You've heard it a hundred times. It's in every trading course, every YouTube video, every beginner guide. And while it's not bad advice, it's dangerously incomplete — because risk-reward ratio alone tells you almost nothing about whether you'll be profitable.
## What Is Risk-Reward Ratio?
The risk-reward ratio (R:R) compares how much you risk on a trade versus how much you expect to gain.
**Formula:**
```
Risk-Reward Ratio = Potential Loss / Potential Gain
```
If you risk $100 to make $300, your R:R is 1:3.
If you risk $200 to make $100, your R:R is 2:1 (poor by conventional wisdom).
Most traders express it as R:R where R is the risk unit.

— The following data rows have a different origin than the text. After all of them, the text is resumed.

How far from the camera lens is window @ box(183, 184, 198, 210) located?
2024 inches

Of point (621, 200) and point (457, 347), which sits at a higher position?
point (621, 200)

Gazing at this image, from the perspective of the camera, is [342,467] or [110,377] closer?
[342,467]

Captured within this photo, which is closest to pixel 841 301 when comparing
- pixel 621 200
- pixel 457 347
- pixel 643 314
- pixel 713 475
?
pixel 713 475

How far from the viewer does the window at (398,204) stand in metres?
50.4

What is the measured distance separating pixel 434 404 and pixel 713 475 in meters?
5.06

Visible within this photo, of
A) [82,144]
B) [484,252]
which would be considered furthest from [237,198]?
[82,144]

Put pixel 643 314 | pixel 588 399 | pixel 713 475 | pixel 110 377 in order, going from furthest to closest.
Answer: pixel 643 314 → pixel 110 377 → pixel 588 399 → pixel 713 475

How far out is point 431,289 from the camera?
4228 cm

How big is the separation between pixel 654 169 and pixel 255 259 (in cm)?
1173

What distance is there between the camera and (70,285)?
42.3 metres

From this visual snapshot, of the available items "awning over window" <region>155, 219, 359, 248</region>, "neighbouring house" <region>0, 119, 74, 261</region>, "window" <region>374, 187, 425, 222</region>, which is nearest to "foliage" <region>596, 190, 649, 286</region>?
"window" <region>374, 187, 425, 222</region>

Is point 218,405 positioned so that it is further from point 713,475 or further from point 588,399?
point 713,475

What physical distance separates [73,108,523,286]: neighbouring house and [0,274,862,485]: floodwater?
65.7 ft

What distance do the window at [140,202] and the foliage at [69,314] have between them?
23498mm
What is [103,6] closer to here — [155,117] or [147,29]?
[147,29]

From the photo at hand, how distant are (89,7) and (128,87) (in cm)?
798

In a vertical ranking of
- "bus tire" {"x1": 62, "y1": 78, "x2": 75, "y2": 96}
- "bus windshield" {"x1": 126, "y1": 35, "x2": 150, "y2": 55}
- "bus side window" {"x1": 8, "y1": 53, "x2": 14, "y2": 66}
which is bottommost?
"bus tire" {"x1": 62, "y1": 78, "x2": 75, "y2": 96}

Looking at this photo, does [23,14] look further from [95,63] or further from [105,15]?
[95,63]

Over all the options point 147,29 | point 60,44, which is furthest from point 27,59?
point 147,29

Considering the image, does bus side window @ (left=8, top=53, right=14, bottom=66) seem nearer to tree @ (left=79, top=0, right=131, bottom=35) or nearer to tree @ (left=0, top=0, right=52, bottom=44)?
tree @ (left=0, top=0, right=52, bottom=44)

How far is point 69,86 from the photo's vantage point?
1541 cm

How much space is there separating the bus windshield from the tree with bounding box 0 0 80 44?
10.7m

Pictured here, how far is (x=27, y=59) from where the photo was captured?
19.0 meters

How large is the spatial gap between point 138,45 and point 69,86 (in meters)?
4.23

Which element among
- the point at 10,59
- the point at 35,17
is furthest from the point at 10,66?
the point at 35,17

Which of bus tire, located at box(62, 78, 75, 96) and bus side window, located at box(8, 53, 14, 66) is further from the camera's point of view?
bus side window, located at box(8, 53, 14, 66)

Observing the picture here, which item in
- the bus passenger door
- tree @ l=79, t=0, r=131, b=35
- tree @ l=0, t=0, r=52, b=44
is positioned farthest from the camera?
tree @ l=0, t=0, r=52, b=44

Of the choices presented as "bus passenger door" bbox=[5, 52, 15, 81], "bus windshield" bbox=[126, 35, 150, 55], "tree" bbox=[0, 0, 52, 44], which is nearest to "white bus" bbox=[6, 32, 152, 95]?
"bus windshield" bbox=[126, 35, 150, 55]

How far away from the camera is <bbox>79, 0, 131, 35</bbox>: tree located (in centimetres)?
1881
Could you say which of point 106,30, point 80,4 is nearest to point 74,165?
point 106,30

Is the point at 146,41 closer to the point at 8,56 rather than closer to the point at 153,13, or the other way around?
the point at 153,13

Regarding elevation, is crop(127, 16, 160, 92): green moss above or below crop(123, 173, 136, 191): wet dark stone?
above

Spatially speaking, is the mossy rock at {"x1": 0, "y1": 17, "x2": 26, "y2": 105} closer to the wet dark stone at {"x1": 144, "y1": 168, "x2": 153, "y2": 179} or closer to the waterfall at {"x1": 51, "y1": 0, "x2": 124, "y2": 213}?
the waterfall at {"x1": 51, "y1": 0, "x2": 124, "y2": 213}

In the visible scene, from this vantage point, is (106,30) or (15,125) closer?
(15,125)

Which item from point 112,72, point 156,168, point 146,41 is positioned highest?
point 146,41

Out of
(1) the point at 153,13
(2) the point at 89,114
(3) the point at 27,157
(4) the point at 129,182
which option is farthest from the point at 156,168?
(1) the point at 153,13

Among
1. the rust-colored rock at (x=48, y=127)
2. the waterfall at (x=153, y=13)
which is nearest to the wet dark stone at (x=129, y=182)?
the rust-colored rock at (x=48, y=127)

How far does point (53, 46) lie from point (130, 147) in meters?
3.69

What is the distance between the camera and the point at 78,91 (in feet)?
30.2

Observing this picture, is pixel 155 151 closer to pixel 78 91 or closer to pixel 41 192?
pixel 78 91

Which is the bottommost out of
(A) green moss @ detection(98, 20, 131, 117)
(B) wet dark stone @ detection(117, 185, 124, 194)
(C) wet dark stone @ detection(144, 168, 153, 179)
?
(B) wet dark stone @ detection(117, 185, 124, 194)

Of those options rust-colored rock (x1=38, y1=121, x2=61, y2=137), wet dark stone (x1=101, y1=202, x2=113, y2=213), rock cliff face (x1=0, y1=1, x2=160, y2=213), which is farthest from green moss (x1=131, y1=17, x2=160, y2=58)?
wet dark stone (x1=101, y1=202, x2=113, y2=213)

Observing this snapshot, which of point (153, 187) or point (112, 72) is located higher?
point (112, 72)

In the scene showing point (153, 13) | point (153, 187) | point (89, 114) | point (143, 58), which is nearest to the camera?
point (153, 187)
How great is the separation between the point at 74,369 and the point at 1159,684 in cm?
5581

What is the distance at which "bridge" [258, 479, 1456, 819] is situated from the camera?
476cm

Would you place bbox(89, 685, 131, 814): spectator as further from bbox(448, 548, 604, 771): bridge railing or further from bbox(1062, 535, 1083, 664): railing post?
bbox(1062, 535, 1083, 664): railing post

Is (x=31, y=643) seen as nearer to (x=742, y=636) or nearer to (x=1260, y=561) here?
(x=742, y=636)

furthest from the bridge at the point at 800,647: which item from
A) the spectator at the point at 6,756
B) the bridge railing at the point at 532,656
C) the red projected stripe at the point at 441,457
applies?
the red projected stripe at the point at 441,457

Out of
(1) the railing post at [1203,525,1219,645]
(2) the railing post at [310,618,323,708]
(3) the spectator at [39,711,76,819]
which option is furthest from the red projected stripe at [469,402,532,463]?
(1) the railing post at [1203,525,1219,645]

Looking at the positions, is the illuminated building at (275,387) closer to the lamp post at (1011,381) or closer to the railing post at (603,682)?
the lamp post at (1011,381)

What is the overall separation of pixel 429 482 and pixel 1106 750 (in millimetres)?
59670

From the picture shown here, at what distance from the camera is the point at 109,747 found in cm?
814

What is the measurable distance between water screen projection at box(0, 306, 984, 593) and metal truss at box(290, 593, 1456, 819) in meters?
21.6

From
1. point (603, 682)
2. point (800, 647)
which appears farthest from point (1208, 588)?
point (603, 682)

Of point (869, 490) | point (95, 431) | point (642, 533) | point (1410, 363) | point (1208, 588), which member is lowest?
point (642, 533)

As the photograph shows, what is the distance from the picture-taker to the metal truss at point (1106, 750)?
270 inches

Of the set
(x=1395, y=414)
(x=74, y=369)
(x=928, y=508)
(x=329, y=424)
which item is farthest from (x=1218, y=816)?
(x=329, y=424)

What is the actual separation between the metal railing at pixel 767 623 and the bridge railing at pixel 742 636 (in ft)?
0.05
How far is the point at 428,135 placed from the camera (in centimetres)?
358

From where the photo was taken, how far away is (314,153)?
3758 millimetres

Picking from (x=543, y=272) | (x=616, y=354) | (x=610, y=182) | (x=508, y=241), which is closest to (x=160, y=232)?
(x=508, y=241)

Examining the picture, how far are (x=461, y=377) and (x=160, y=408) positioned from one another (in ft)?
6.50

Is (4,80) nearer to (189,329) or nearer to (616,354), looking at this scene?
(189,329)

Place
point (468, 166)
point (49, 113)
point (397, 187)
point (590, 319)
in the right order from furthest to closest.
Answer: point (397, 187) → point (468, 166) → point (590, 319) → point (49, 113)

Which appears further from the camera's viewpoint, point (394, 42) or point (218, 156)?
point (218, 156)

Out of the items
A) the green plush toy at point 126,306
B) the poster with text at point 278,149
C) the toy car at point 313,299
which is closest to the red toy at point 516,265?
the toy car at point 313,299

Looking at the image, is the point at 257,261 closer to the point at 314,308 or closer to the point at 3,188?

A "3R trade" means you made 3x your initial risk.
## Why R:R Alone Is Meaningless
Here's the uncomfortable truth most trading educators skip: **risk-reward ratio without win rate is a meaningless number.**
Consider two traders:
**Trader A: "Perfect" 1:3 R:R, 20% win rate**
- 100 trades
- 20 wins × $300 = $6,000
- 80 losses × $100 = $8,000
- **Net: -$2,000** (losing money despite "good" R:R)
**Trader B: "Poor" 1:1 R:R, 60% win rate**
- 100 trades
- 60 wins × $100 = $6,000
- 40 losses × $100 = $4,000
- **Net: +$2,000** (profitable despite "bad" R:R)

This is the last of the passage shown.